## Stored records
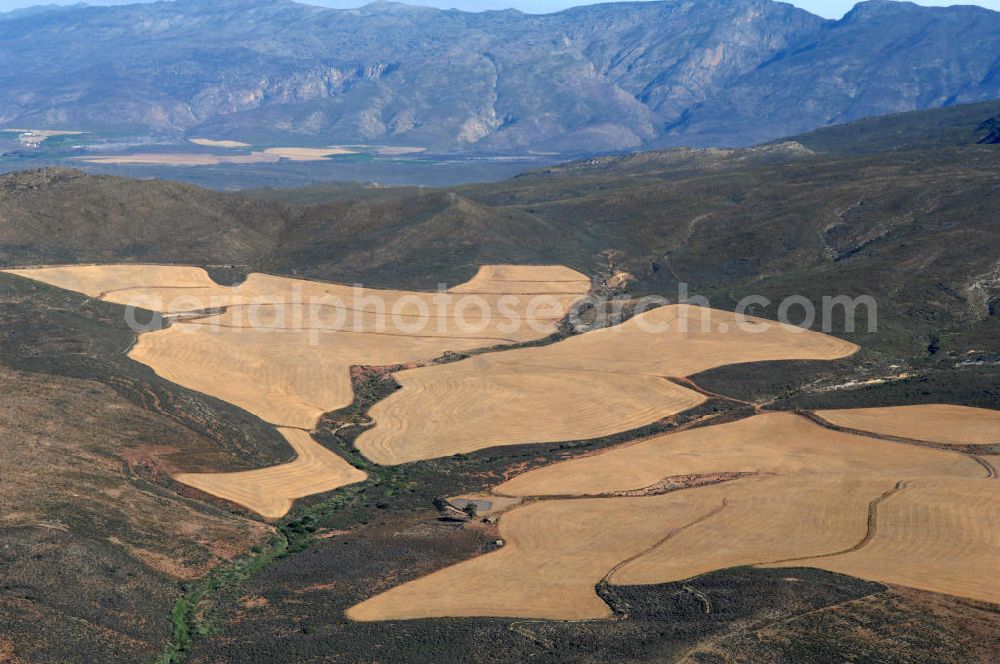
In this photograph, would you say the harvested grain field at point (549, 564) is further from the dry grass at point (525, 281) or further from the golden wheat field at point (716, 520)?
the dry grass at point (525, 281)

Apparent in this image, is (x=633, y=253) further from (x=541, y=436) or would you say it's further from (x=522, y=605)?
(x=522, y=605)

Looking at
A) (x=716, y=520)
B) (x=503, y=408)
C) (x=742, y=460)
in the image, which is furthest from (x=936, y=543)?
(x=503, y=408)

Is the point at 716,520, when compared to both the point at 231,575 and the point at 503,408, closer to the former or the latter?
the point at 231,575

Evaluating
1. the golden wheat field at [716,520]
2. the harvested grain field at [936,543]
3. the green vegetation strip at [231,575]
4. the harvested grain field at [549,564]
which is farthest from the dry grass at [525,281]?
the harvested grain field at [936,543]

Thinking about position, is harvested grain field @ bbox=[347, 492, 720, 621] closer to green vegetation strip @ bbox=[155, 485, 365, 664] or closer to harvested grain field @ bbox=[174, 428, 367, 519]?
green vegetation strip @ bbox=[155, 485, 365, 664]

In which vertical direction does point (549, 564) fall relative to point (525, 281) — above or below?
below

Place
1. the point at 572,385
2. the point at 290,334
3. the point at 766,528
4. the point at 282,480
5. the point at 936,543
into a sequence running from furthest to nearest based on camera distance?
the point at 290,334, the point at 572,385, the point at 282,480, the point at 766,528, the point at 936,543

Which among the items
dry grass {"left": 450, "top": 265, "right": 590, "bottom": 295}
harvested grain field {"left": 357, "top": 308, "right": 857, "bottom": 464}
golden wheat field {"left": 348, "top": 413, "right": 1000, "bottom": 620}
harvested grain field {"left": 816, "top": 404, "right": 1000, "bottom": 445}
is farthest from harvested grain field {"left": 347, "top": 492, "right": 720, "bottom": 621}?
dry grass {"left": 450, "top": 265, "right": 590, "bottom": 295}
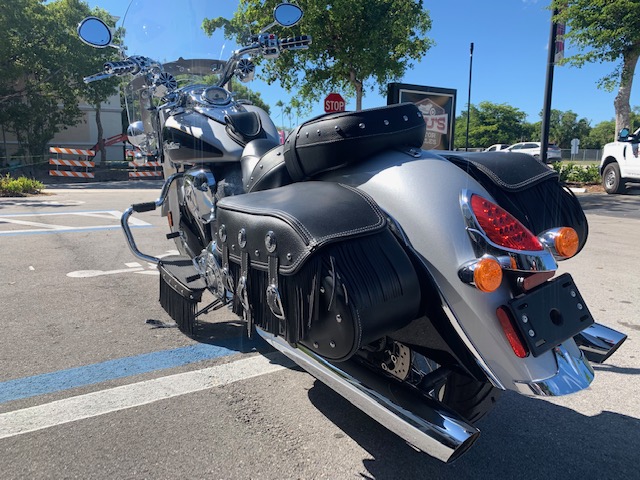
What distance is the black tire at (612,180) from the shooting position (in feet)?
Result: 43.0

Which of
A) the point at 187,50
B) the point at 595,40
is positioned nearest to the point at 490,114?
the point at 595,40

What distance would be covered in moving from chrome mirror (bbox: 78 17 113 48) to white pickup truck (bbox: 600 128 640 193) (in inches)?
502

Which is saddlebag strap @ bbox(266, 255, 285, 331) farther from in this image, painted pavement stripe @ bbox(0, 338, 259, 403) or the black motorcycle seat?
painted pavement stripe @ bbox(0, 338, 259, 403)

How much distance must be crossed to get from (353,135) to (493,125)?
67.2 meters

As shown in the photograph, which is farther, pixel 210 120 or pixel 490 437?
pixel 210 120

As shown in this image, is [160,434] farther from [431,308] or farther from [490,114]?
[490,114]

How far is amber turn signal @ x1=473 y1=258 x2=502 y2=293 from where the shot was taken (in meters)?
1.47

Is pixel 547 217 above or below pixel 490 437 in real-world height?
above

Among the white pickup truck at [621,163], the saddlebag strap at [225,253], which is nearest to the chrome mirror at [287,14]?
the saddlebag strap at [225,253]

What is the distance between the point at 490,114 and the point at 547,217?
6874 centimetres

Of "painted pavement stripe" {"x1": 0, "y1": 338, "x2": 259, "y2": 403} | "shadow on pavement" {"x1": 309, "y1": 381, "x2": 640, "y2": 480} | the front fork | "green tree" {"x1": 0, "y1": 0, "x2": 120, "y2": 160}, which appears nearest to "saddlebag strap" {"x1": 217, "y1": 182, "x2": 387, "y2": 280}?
"shadow on pavement" {"x1": 309, "y1": 381, "x2": 640, "y2": 480}

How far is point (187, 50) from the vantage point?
3.59 metres

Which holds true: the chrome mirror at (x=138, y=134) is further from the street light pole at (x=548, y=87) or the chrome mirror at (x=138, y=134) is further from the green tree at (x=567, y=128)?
the green tree at (x=567, y=128)

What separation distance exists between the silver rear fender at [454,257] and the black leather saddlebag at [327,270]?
0.30 feet
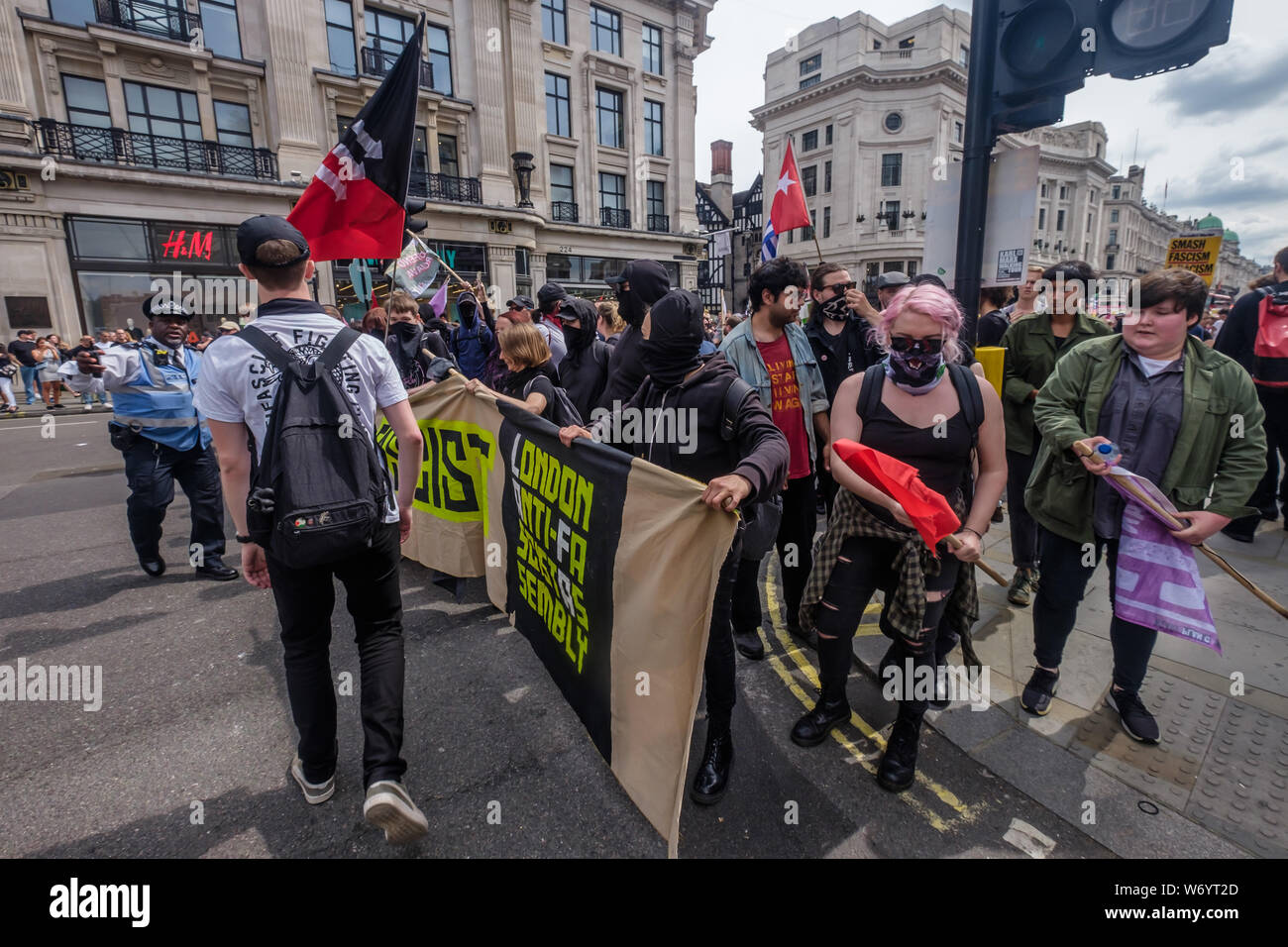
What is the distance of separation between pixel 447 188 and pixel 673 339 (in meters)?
27.1

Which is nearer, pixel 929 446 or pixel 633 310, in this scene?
pixel 929 446

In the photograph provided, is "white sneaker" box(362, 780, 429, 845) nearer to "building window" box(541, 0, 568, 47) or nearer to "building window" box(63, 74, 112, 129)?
"building window" box(63, 74, 112, 129)

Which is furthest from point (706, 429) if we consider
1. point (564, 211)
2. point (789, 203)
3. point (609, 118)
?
point (609, 118)

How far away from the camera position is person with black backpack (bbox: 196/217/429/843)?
2115mm

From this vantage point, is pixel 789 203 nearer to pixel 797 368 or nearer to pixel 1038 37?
pixel 1038 37

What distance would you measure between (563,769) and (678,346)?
1904 mm

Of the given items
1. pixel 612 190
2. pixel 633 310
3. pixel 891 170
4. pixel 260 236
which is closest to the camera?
pixel 260 236

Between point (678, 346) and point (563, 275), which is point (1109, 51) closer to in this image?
point (678, 346)

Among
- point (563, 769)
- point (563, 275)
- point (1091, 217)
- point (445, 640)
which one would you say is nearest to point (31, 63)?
point (563, 275)

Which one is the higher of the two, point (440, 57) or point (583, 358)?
point (440, 57)

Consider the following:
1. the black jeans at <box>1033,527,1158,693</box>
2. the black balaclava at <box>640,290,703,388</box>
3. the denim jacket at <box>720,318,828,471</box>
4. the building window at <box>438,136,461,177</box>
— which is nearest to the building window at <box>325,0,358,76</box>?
the building window at <box>438,136,461,177</box>

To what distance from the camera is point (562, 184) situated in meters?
30.1

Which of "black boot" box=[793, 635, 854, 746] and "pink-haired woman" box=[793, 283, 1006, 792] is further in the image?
"black boot" box=[793, 635, 854, 746]

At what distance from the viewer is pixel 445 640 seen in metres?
3.87
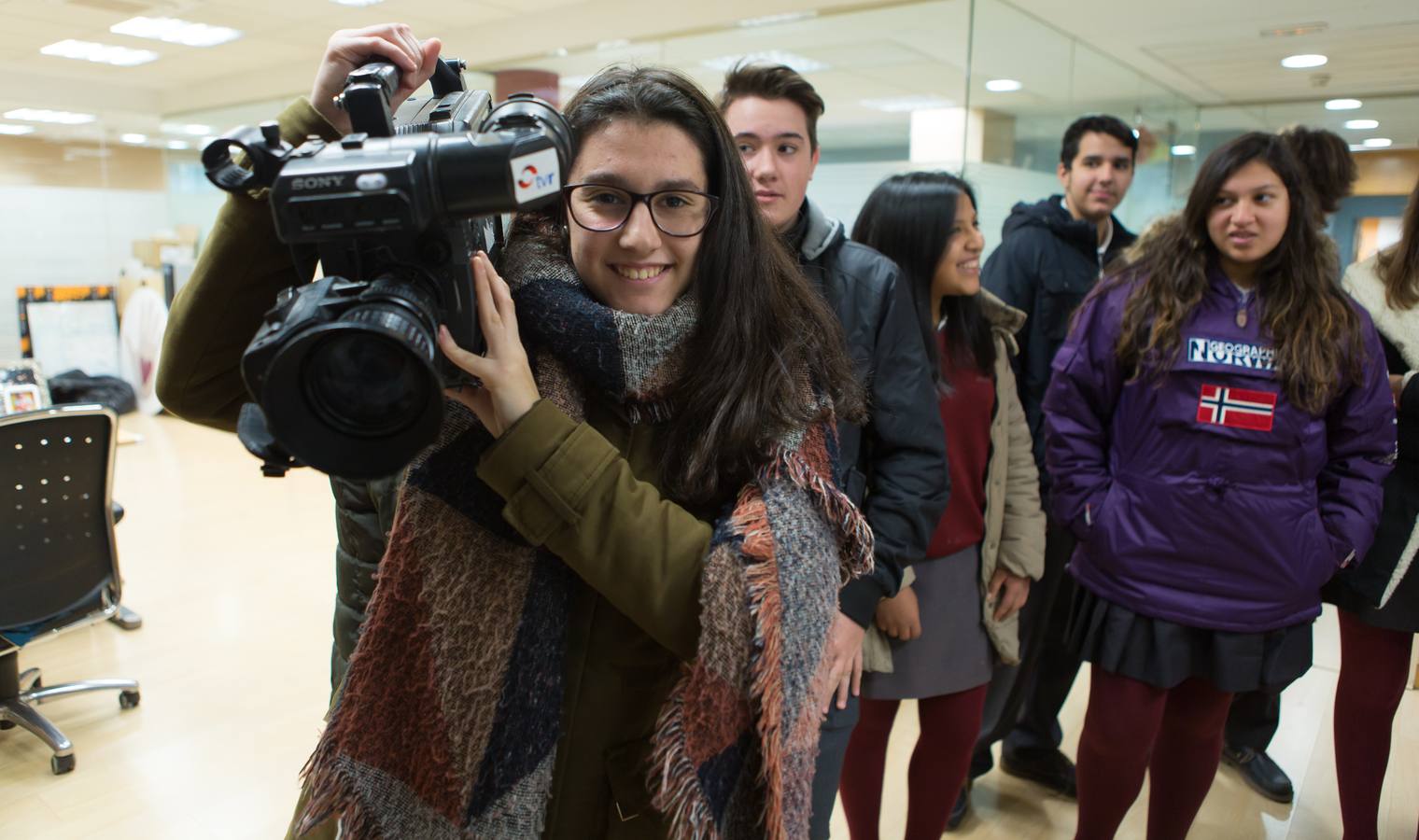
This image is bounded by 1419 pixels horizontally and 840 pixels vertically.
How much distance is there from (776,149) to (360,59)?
845 mm

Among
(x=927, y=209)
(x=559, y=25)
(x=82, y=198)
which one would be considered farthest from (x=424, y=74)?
(x=82, y=198)

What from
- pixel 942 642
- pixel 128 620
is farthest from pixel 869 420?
pixel 128 620

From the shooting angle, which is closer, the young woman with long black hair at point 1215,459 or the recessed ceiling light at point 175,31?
the young woman with long black hair at point 1215,459

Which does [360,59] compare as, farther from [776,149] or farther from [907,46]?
[907,46]

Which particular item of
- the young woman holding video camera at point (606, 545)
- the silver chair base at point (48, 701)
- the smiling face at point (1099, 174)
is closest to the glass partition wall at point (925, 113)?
the smiling face at point (1099, 174)

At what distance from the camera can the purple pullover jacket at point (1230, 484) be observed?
1.75m

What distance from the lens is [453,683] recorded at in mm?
871

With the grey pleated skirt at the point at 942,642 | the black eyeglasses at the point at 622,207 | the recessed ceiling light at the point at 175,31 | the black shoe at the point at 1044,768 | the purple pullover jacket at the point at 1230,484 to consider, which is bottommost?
the black shoe at the point at 1044,768

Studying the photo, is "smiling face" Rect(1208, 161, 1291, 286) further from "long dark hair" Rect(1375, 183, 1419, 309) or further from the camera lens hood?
the camera lens hood

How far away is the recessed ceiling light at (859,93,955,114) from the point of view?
385 centimetres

## TASK DIRECTIONS
Write out the listing word for word, omitting the pictures it holds.

## RESULT OF THE EXERCISE
In this photograph, would you say the harvested grain field at point (549, 564) is further from the dry grass at point (525, 281) or further from the golden wheat field at point (716, 520)?
the dry grass at point (525, 281)

Apparent in this image, is (x=633, y=253) further from (x=541, y=436) or would you say it's further from (x=522, y=605)?
(x=522, y=605)

Looking at
A) (x=716, y=520)
B) (x=503, y=408)
C) (x=742, y=460)
in the image, which is furthest from (x=936, y=543)?
(x=503, y=408)

Is the point at 716,520, when compared to both the point at 231,575 and the point at 503,408, closer to the former or the latter?
the point at 231,575

Evaluating
1. the golden wheat field at [716,520]
2. the harvested grain field at [936,543]
3. the green vegetation strip at [231,575]
4. the harvested grain field at [549,564]
which is farthest from the dry grass at [525,281]?
the harvested grain field at [936,543]

Thinking about position, is harvested grain field @ bbox=[347, 492, 720, 621] closer to green vegetation strip @ bbox=[155, 485, 365, 664] or closer to harvested grain field @ bbox=[174, 428, 367, 519]?
green vegetation strip @ bbox=[155, 485, 365, 664]

In which vertical direction does point (549, 564) fall relative to point (525, 281) — above or below?
below

Place
1. the point at 572,385
2. the point at 290,334
3. the point at 766,528
4. the point at 282,480
5. the point at 936,543
into a sequence running from furthest to nearest based on camera distance?
the point at 290,334, the point at 572,385, the point at 282,480, the point at 766,528, the point at 936,543

Which among the items
dry grass {"left": 450, "top": 265, "right": 590, "bottom": 295}
harvested grain field {"left": 357, "top": 308, "right": 857, "bottom": 464}
golden wheat field {"left": 348, "top": 413, "right": 1000, "bottom": 620}
harvested grain field {"left": 816, "top": 404, "right": 1000, "bottom": 445}
is farthest from harvested grain field {"left": 347, "top": 492, "right": 720, "bottom": 621}?
dry grass {"left": 450, "top": 265, "right": 590, "bottom": 295}
What distance is the black tire at (612,180) from the shooting position (in feet)?
Result: 43.0

Which of
A) the point at 187,50
B) the point at 595,40
is positioned nearest to the point at 490,114?
the point at 595,40

What distance would be covered in moving from chrome mirror (bbox: 78 17 113 48) to white pickup truck (bbox: 600 128 640 193) (in inches)?
502

Which is saddlebag strap @ bbox(266, 255, 285, 331) farther from in this image, painted pavement stripe @ bbox(0, 338, 259, 403) or the black motorcycle seat?
painted pavement stripe @ bbox(0, 338, 259, 403)

How much distance must be crossed to get from (353,135) to (493,125)?
67.2 meters

As shown in the photograph, which is farther, pixel 210 120 or pixel 490 437?
pixel 210 120

As shown in this image, is [160,434] farther from [431,308] or farther from [490,114]?
[490,114]

How far is amber turn signal @ x1=473 y1=258 x2=502 y2=293 from where the shot was taken (in meters)?
1.47

Is pixel 547 217 above or below pixel 490 437 in real-world height?
above

Among the white pickup truck at [621,163], the saddlebag strap at [225,253], which is nearest to the chrome mirror at [287,14]?
the saddlebag strap at [225,253]

What is the distance between the point at 490,114 and the point at 547,217?
6874 centimetres

Of "painted pavement stripe" {"x1": 0, "y1": 338, "x2": 259, "y2": 403} | "shadow on pavement" {"x1": 309, "y1": 381, "x2": 640, "y2": 480} | the front fork | "green tree" {"x1": 0, "y1": 0, "x2": 120, "y2": 160}, which appears nearest to "saddlebag strap" {"x1": 217, "y1": 182, "x2": 387, "y2": 280}?
"shadow on pavement" {"x1": 309, "y1": 381, "x2": 640, "y2": 480}

How far is point (187, 50) from the vantage point?
3.59 metres

Which holds true: the chrome mirror at (x=138, y=134) is further from the street light pole at (x=548, y=87) or the chrome mirror at (x=138, y=134) is further from the green tree at (x=567, y=128)?
the green tree at (x=567, y=128)

What separation distance exists between the silver rear fender at [454,257] and the black leather saddlebag at [327,270]?
0.30 feet
What is the distance of separation between pixel 447 188 and pixel 673 339 (in meters)?
27.1

Which is nearer, pixel 929 446 or pixel 633 310, in this scene?
pixel 929 446

In the photograph provided, is "white sneaker" box(362, 780, 429, 845) nearer to "building window" box(541, 0, 568, 47) or nearer to "building window" box(63, 74, 112, 129)?
"building window" box(63, 74, 112, 129)

Which is furthest from point (706, 429) if we consider
1. point (564, 211)
2. point (789, 203)
3. point (609, 118)
?
point (609, 118)

How far away from the camera position is person with black backpack (bbox: 196/217/429/843)?
2115mm

From this vantage point, is pixel 789 203 nearer to pixel 797 368 or nearer to pixel 1038 37?
pixel 1038 37

What distance would you measure between (563,769) and (678,346)?
1904 mm

Of the given items
1. pixel 612 190
2. pixel 633 310
3. pixel 891 170
4. pixel 260 236
which is closest to the camera?
pixel 260 236

Between point (678, 346) and point (563, 275), which is point (1109, 51) closer to in this image?
point (678, 346)

Among
- point (563, 769)
- point (563, 275)
- point (1091, 217)
- point (445, 640)
which one would you say is nearest to point (31, 63)?
point (563, 275)

Which one is the higher of the two, point (440, 57) or point (583, 358)?
point (440, 57)

Consider the following:
1. the black jeans at <box>1033,527,1158,693</box>
2. the black balaclava at <box>640,290,703,388</box>
3. the denim jacket at <box>720,318,828,471</box>
4. the building window at <box>438,136,461,177</box>
— which is nearest to the building window at <box>325,0,358,76</box>?
the building window at <box>438,136,461,177</box>

To what distance from the camera is point (562, 184) situated in meters?
30.1

Which of "black boot" box=[793, 635, 854, 746] and "pink-haired woman" box=[793, 283, 1006, 792] is further in the image?
"black boot" box=[793, 635, 854, 746]

At what distance from the viewer is pixel 445 640 seen in metres?
3.87
This image is bounded by 1419 pixels horizontally and 840 pixels vertically.
How much distance is there from (776,149) to (360,59)?
845 mm

Among
(x=927, y=209)
(x=559, y=25)
(x=82, y=198)
which one would be considered farthest from (x=424, y=74)?
(x=82, y=198)

What from
- pixel 942 642
- pixel 128 620
is farthest from pixel 869 420?
pixel 128 620

From the shooting angle, which is closer, the young woman with long black hair at point 1215,459 or the recessed ceiling light at point 175,31?
the young woman with long black hair at point 1215,459

Which does [360,59] compare as, farther from [776,149] or farther from [907,46]?
[907,46]

Which particular item of
- the young woman holding video camera at point (606, 545)
- the silver chair base at point (48, 701)
- the smiling face at point (1099, 174)
is closest to the glass partition wall at point (925, 113)?
the smiling face at point (1099, 174)

At what distance from the camera can the purple pullover jacket at point (1230, 484) be observed?
1.75m

What distance from the lens is [453,683] recorded at in mm?
871

With the grey pleated skirt at the point at 942,642 | the black eyeglasses at the point at 622,207 | the recessed ceiling light at the point at 175,31 | the black shoe at the point at 1044,768 | the purple pullover jacket at the point at 1230,484 to consider, which is bottommost?
the black shoe at the point at 1044,768

Studying the photo, is "smiling face" Rect(1208, 161, 1291, 286) further from "long dark hair" Rect(1375, 183, 1419, 309) or further from the camera lens hood?
the camera lens hood

How far away is the recessed ceiling light at (859,93,955,114) from the point of view?
385 centimetres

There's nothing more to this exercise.